As I prepare for my trip to Ireland next month to commemorate the 50th Anniversary of the Belfast to Derry Civil Rights March, people have been recommending that I read about Fredrick Douglas’ historic four-month visit to Ireland in 1845. In Northern Ireland, I’ve been informed, I’ll discover murals of Douglas and other Civil Rights activists painted on walls in Belfast and Derry.
Earlier this week I finished a wonderful book on Douglas titled Fredrick Douglas Prophet of Freedom by David W. Blight. It’s a sweeping history of Douglas’ life and times from birth to death. I was so moved by the culmination of his life in the story that I cried when he passed away.
And to give more meaning to my research on his life I visited Quinnipiac University last weekend to see a special exhibit there on Fredrick Douglas in Ireland. Quinnipiac is home to the Irish Hunger Museum. (See attached pictures of the museum).

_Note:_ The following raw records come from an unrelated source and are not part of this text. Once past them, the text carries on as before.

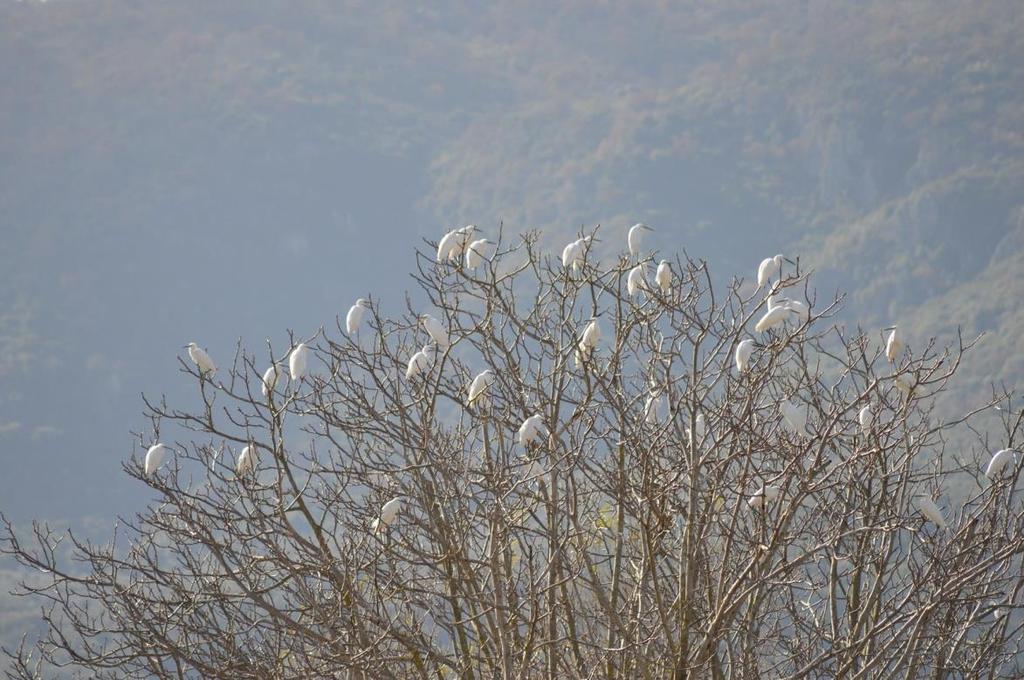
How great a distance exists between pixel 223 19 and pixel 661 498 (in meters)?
107

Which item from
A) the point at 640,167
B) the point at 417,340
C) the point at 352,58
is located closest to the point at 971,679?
the point at 417,340

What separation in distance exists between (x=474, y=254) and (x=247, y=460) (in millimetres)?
1322

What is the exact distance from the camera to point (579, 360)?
5.34 meters

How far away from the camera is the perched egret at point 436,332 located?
5371mm

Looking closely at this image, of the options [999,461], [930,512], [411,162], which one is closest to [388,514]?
[930,512]

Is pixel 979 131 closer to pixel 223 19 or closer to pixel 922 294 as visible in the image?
pixel 922 294

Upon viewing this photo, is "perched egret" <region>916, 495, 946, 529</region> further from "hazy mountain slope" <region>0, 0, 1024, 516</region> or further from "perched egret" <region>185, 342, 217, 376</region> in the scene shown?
"hazy mountain slope" <region>0, 0, 1024, 516</region>

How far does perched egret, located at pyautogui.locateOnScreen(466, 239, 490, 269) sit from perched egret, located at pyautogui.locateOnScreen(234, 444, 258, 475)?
120 cm

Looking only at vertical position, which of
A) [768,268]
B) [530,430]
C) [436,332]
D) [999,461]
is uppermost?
[768,268]

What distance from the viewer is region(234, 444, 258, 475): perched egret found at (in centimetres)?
509

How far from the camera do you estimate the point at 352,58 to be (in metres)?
101

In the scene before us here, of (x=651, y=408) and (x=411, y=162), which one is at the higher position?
(x=411, y=162)

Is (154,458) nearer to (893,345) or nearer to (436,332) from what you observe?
(436,332)

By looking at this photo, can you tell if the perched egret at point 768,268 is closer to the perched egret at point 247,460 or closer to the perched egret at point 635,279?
the perched egret at point 635,279
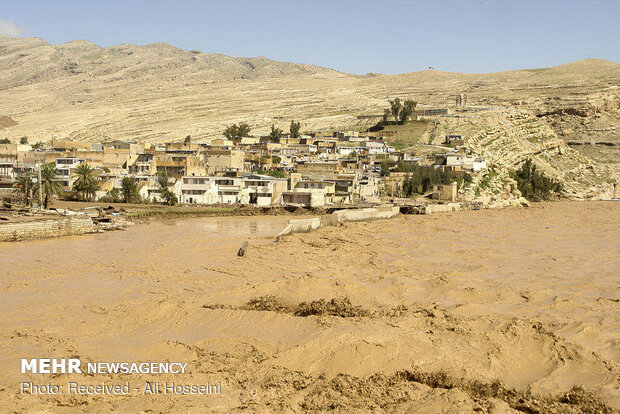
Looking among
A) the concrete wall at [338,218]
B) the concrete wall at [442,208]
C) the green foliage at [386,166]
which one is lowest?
the concrete wall at [442,208]

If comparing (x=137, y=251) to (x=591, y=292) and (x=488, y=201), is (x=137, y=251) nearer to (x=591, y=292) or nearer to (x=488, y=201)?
(x=591, y=292)

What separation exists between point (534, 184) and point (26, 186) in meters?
45.7

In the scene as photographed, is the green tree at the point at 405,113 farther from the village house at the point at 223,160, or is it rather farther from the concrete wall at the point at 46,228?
the concrete wall at the point at 46,228

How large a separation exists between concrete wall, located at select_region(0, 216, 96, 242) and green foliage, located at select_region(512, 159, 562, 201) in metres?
42.4

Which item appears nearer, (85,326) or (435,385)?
(435,385)

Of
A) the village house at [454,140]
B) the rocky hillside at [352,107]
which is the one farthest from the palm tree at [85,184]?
the rocky hillside at [352,107]

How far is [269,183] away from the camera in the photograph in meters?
41.3

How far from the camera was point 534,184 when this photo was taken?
2203 inches

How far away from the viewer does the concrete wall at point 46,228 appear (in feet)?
76.8

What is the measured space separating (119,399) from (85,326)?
159 inches

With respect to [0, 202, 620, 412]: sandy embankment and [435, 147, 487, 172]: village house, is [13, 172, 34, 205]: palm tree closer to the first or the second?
[0, 202, 620, 412]: sandy embankment

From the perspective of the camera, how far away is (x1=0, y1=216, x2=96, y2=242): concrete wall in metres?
23.4

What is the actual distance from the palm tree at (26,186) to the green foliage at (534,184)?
1704 inches

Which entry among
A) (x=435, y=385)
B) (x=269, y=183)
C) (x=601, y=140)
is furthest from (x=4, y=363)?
(x=601, y=140)
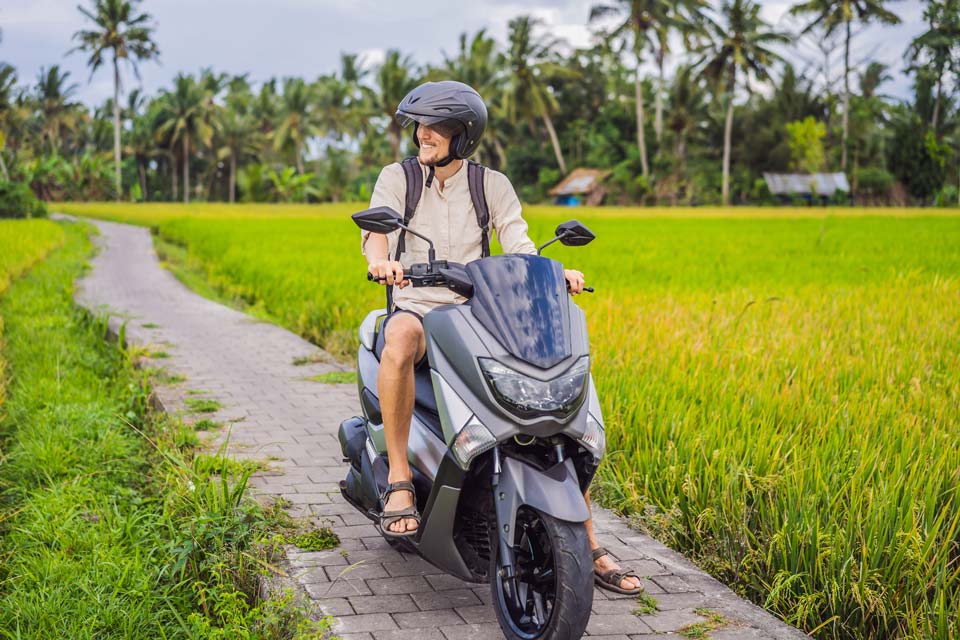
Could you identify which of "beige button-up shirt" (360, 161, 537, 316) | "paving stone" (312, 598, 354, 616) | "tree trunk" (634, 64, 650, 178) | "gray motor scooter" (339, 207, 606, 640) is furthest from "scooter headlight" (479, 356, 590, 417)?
"tree trunk" (634, 64, 650, 178)

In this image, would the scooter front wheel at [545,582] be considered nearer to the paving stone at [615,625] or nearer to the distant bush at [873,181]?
the paving stone at [615,625]

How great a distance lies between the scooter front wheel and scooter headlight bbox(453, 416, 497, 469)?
7.7 inches

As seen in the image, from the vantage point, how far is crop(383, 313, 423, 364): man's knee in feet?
9.59

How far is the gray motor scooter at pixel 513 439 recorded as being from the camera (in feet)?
8.15

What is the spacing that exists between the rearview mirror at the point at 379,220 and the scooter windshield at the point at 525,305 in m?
0.25

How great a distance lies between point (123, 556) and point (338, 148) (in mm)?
63478

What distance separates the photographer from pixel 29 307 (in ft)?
33.2

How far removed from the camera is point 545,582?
2551 mm

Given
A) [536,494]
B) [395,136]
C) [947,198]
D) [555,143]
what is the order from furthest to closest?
[395,136]
[555,143]
[947,198]
[536,494]

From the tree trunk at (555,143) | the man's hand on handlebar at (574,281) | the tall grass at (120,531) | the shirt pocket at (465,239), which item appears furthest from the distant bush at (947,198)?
the man's hand on handlebar at (574,281)

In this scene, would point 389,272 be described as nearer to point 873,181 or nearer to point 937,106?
point 873,181

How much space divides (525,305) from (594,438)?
1.36 feet

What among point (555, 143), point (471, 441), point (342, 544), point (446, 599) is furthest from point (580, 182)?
point (471, 441)

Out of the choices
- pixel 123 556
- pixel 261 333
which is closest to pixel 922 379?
pixel 123 556
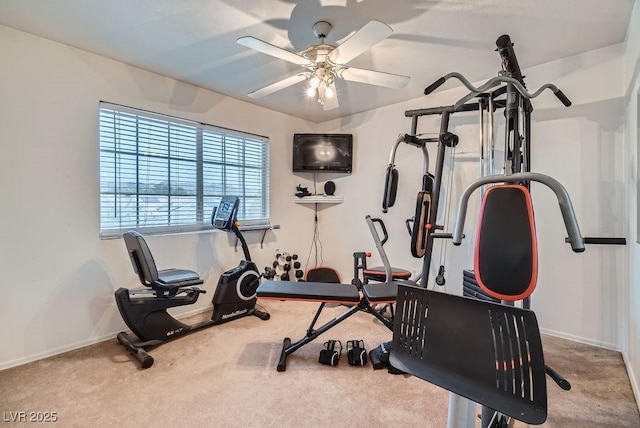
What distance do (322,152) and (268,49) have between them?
239cm

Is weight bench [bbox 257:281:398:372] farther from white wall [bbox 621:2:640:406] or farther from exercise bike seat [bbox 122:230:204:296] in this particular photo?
white wall [bbox 621:2:640:406]

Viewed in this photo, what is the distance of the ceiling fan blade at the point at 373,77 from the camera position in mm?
2123

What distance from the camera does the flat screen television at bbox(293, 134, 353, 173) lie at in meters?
4.14

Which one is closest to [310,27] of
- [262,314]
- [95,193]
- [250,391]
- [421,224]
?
[421,224]

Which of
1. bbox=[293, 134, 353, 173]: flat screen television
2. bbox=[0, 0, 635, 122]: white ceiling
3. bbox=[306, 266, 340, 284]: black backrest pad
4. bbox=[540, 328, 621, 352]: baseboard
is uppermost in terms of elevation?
bbox=[0, 0, 635, 122]: white ceiling

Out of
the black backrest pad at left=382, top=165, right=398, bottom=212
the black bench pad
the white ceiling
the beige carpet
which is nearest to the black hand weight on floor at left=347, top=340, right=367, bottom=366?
the beige carpet

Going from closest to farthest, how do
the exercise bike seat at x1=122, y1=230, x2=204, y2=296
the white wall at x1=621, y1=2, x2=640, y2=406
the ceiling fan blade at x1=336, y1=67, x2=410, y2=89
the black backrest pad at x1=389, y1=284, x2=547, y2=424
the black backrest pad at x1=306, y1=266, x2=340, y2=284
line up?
the black backrest pad at x1=389, y1=284, x2=547, y2=424, the white wall at x1=621, y1=2, x2=640, y2=406, the ceiling fan blade at x1=336, y1=67, x2=410, y2=89, the exercise bike seat at x1=122, y1=230, x2=204, y2=296, the black backrest pad at x1=306, y1=266, x2=340, y2=284

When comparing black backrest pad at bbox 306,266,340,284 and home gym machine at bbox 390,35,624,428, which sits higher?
home gym machine at bbox 390,35,624,428

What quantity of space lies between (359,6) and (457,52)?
104 cm

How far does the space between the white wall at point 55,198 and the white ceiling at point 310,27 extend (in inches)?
7.9

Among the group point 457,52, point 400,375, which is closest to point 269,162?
point 457,52

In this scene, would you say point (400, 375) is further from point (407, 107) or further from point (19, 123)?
point (19, 123)

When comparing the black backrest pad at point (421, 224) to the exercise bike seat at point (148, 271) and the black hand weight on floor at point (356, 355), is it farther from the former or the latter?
the exercise bike seat at point (148, 271)

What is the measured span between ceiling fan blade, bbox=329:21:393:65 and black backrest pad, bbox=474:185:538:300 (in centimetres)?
100
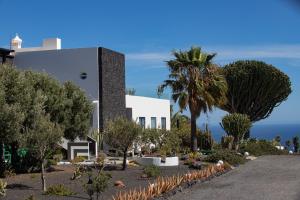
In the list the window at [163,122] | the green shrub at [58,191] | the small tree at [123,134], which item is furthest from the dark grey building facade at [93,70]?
the green shrub at [58,191]

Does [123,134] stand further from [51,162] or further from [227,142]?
[227,142]

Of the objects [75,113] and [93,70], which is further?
[93,70]

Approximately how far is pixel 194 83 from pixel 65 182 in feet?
53.6

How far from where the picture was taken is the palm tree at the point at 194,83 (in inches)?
1375

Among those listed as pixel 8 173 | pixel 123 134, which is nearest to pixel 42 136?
pixel 8 173

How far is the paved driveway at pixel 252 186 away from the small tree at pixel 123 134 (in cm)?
409

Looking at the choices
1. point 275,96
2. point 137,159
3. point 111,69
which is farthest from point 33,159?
point 275,96

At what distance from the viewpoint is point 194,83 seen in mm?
34719

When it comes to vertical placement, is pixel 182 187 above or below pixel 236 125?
below

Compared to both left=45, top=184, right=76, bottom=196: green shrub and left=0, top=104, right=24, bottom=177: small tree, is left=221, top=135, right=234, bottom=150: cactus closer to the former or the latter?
left=0, top=104, right=24, bottom=177: small tree

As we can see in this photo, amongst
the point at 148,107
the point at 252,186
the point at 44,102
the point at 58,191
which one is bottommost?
the point at 252,186

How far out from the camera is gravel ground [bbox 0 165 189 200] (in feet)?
54.1

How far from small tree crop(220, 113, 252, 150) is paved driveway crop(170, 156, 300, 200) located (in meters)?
10.4

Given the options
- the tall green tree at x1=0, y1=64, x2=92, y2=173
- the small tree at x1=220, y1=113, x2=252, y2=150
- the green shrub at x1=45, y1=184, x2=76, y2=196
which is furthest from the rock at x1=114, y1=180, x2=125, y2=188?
the small tree at x1=220, y1=113, x2=252, y2=150
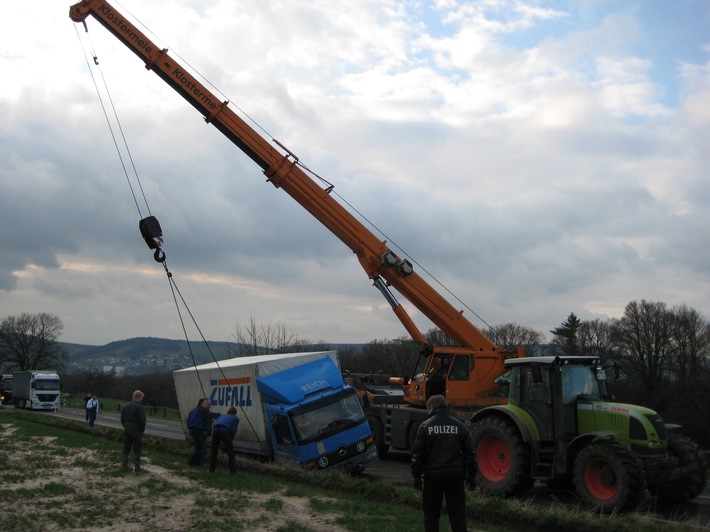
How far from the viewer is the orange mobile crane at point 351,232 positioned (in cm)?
1761

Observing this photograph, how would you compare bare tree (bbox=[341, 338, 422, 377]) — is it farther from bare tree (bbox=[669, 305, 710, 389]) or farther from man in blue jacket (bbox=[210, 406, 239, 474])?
man in blue jacket (bbox=[210, 406, 239, 474])

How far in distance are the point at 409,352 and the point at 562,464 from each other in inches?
2339

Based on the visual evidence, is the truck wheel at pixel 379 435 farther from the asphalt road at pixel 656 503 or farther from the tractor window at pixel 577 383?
the tractor window at pixel 577 383

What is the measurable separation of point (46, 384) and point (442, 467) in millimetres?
48368

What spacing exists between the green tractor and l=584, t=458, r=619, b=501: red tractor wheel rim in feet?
0.05

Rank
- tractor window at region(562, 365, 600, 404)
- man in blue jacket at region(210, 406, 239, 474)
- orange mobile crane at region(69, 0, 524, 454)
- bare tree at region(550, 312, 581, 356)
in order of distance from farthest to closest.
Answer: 1. bare tree at region(550, 312, 581, 356)
2. orange mobile crane at region(69, 0, 524, 454)
3. man in blue jacket at region(210, 406, 239, 474)
4. tractor window at region(562, 365, 600, 404)

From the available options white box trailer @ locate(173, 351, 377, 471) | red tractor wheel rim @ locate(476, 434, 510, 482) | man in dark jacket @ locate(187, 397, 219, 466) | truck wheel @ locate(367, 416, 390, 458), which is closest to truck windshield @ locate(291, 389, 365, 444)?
white box trailer @ locate(173, 351, 377, 471)

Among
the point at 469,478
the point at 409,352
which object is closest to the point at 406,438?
the point at 469,478

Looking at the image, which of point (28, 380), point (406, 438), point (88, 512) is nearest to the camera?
point (88, 512)

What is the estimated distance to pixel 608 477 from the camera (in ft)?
33.4

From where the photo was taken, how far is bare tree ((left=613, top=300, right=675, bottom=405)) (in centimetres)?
5200

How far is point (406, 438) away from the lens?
16.7 metres

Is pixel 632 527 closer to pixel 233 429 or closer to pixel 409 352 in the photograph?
pixel 233 429

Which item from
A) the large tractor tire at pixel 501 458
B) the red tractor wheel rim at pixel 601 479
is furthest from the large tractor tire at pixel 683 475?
the large tractor tire at pixel 501 458
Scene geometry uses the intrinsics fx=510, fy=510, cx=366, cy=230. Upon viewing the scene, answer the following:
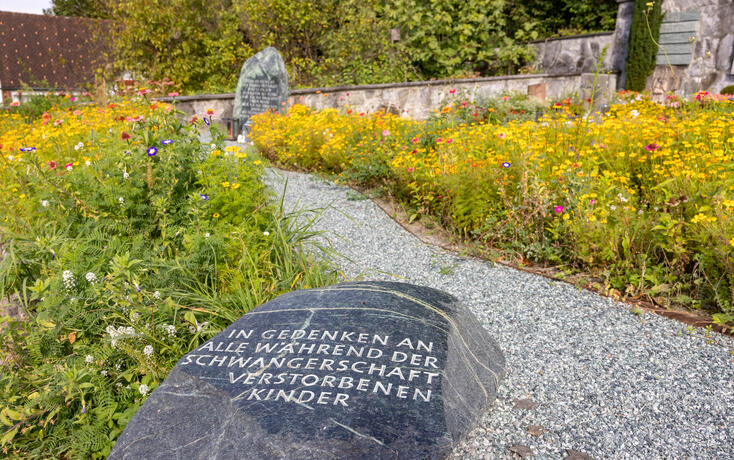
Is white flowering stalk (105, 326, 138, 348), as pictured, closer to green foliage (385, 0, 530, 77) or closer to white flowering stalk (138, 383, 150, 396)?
white flowering stalk (138, 383, 150, 396)

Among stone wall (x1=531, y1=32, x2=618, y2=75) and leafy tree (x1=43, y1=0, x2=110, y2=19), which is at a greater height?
leafy tree (x1=43, y1=0, x2=110, y2=19)

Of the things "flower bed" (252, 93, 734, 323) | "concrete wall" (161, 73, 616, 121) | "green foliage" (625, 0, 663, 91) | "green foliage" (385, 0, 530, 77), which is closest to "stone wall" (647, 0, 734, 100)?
"green foliage" (625, 0, 663, 91)

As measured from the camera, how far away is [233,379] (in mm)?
1985

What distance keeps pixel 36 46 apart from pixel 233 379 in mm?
24661

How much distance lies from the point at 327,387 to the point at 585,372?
154 cm

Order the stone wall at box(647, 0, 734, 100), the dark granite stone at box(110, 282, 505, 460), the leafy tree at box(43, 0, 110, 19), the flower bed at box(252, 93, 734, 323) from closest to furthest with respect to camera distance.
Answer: the dark granite stone at box(110, 282, 505, 460)
the flower bed at box(252, 93, 734, 323)
the stone wall at box(647, 0, 734, 100)
the leafy tree at box(43, 0, 110, 19)

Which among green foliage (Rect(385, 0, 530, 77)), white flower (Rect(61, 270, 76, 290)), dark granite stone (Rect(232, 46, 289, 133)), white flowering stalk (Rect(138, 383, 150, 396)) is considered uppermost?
green foliage (Rect(385, 0, 530, 77))

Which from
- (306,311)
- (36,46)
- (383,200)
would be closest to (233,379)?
(306,311)

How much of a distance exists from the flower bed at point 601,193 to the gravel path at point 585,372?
0.33m

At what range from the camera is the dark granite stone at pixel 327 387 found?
1696mm

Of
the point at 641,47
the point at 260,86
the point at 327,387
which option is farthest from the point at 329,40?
the point at 327,387

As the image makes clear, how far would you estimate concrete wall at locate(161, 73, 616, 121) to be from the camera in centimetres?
1153

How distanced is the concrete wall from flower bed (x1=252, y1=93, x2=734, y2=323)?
633cm

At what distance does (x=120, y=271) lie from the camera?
7.48ft
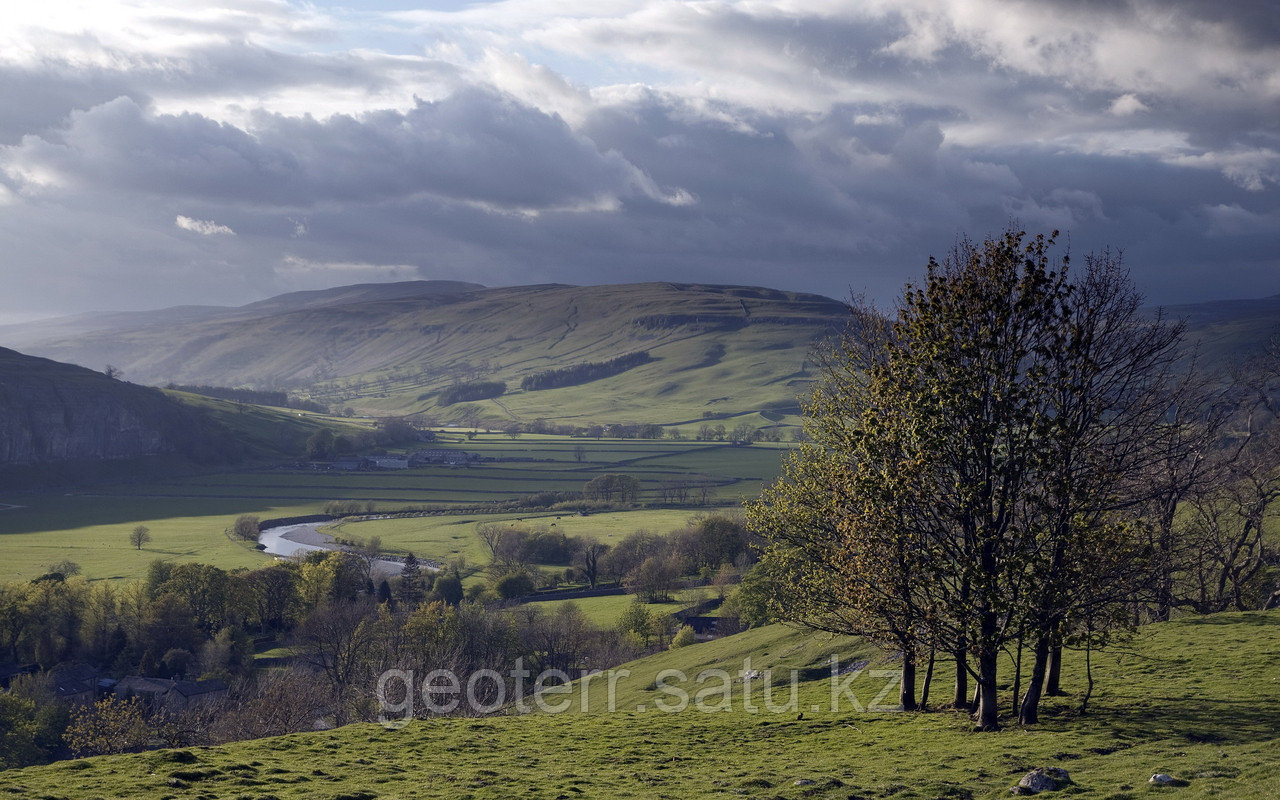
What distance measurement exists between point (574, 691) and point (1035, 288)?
41503 mm

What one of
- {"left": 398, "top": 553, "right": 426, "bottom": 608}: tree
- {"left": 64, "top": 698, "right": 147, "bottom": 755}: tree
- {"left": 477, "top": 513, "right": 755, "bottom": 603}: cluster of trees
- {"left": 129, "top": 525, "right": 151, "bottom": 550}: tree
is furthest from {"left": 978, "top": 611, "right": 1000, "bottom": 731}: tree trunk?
{"left": 129, "top": 525, "right": 151, "bottom": 550}: tree

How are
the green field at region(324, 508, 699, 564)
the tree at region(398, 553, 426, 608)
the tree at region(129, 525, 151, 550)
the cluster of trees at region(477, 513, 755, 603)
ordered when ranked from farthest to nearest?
the tree at region(129, 525, 151, 550) < the green field at region(324, 508, 699, 564) < the cluster of trees at region(477, 513, 755, 603) < the tree at region(398, 553, 426, 608)

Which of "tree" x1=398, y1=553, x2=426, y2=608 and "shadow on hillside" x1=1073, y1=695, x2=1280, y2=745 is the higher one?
"shadow on hillside" x1=1073, y1=695, x2=1280, y2=745

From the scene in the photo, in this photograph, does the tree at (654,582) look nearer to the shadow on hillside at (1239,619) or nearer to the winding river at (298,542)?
the winding river at (298,542)

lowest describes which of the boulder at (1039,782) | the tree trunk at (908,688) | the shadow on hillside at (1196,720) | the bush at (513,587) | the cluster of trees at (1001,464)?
the bush at (513,587)

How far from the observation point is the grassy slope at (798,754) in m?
21.3

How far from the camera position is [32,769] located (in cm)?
2409

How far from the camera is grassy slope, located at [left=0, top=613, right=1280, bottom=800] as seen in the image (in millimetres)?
21297

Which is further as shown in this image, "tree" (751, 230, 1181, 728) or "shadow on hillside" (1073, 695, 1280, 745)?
"tree" (751, 230, 1181, 728)

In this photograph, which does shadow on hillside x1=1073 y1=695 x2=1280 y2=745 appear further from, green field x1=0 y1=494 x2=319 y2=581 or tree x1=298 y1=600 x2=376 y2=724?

Douglas spent four months in Ireland giving over 50 speeches and publishing a special Irish edition of his autobiography The Narrative of the Life of Fredrick Douglas, An American Slave. On one of his first nights in Dublin where he landed in August 1845, he met another famous Abolitionist named Daniel O’Connell, who Douglas greatly admired for his oratory skills. O’Connell invited Douglas to the stage to speak and the nickname the Black O’Connell was given to Douglas. As I explore Civil Rights, Peace and Reconciliation, and identity in Northern Ireland I will remember Fredrick Douglas and the love the Irish provided him while there.